**REQUEST**
Update the items below by changing every "green bush" to "leafy shrub", with everything else left as it is.

Scene geometry items:
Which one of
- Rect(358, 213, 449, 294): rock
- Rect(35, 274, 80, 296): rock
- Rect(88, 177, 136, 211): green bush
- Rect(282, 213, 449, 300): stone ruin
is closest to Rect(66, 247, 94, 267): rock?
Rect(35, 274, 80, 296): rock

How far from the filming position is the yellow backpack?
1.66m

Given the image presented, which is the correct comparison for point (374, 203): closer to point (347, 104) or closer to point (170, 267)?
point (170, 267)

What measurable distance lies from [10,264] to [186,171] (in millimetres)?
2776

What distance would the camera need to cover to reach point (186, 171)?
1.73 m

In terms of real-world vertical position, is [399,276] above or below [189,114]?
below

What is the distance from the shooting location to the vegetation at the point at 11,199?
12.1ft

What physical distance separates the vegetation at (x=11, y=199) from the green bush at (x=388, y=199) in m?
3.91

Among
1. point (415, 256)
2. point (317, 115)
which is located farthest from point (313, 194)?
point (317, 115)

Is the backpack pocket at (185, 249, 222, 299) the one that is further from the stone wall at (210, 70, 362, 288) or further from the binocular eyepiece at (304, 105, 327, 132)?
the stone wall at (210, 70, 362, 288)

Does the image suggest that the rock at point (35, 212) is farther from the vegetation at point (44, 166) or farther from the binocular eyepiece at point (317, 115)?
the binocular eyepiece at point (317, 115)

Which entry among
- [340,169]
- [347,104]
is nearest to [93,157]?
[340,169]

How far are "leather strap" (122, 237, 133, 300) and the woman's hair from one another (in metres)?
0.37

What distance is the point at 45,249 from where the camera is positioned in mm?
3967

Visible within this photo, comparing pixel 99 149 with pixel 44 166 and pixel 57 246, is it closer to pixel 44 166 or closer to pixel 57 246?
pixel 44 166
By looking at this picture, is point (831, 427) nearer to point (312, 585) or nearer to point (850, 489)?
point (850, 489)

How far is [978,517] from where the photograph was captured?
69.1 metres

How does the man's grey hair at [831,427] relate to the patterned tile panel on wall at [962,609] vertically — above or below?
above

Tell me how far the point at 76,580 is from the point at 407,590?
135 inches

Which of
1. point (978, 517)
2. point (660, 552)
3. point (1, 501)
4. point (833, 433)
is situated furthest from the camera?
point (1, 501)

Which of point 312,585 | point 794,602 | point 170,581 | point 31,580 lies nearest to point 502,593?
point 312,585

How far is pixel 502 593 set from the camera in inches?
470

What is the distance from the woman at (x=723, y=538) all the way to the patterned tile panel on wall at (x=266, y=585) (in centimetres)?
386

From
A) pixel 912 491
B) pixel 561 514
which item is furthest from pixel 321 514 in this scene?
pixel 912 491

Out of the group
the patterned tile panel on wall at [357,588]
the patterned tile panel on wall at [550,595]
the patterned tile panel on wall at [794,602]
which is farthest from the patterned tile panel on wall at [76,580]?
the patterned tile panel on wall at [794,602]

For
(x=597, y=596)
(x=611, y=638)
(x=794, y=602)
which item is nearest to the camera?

**EXERCISE RESPONSE**
Which one of
- Rect(358, 213, 449, 294): rock
- Rect(35, 274, 80, 296): rock
- Rect(88, 177, 136, 211): leafy shrub
- Rect(282, 213, 449, 300): stone ruin
is closest to Rect(66, 247, 94, 267): rock?
Rect(35, 274, 80, 296): rock

How far from the filming position is the yellow backpack?
1.66m

Given the image presented, which is the correct comparison for point (374, 203): closer to point (347, 104) or closer to point (170, 267)?
point (170, 267)

What measurable distance lies from [10,264] to [186,171] (in millimetres)?
2776

What distance would the camera need to cover to reach point (186, 171)?
1.73 m

In terms of real-world vertical position, is [399,276] above or below [189,114]?
below

What is the distance from the shooting location to the vegetation at the point at 11,199?
12.1ft

What physical distance separates the vegetation at (x=11, y=199) from the leafy shrub at (x=388, y=199) in m?
3.91

Among
1. point (415, 256)
2. point (317, 115)
which is located farthest from point (313, 194)?
point (317, 115)

Is the backpack pocket at (185, 249, 222, 299) the one that is further from the stone wall at (210, 70, 362, 288) or further from the binocular eyepiece at (304, 105, 327, 132)?
the stone wall at (210, 70, 362, 288)

Does the image suggest that the rock at point (35, 212) is farther from the vegetation at point (44, 166) or farther from the binocular eyepiece at point (317, 115)?
the binocular eyepiece at point (317, 115)

Which entry among
- [340,169]
- [347,104]
is nearest to [93,157]?
[340,169]

How far are "leather strap" (122, 237, 133, 300) and the woman's hair from one another (in metres)?
0.37

What distance is the point at 45,249 from where the camera is positioned in mm?
3967

Visible within this photo, comparing pixel 99 149 with pixel 44 166 and pixel 57 246, is it closer to pixel 44 166 or closer to pixel 57 246?
pixel 44 166
By looking at this picture, is point (831, 427) nearer to point (312, 585) or nearer to point (850, 489)?
point (850, 489)

How far is [978,517] from where the photograph was captured?
69.1 metres

How does the man's grey hair at [831,427] relate to the patterned tile panel on wall at [962,609] vertically — above or below?
above

Tell me how far the point at 76,580 is from the point at 407,590?
135 inches

Which of
1. point (978, 517)
2. point (660, 552)
3. point (1, 501)
4. point (833, 433)
is situated furthest from the camera?
point (1, 501)

Which of point 312,585 | point 794,602 | point 170,581 | point 31,580 lies nearest to point 502,593?
point 312,585

How far is pixel 502 593 set from the camera in inches?
470

What is the distance from the woman at (x=723, y=538) all the way to the patterned tile panel on wall at (x=266, y=585) (in centimetres)?
386

From
A) pixel 912 491
B) pixel 561 514
which item is furthest from pixel 321 514 in this scene?
pixel 912 491

Out of the group
the patterned tile panel on wall at [357,588]
the patterned tile panel on wall at [550,595]
the patterned tile panel on wall at [794,602]
which is farthest from the patterned tile panel on wall at [76,580]?
the patterned tile panel on wall at [794,602]

For
(x=597, y=596)
(x=611, y=638)
(x=794, y=602)
which item is nearest to the camera?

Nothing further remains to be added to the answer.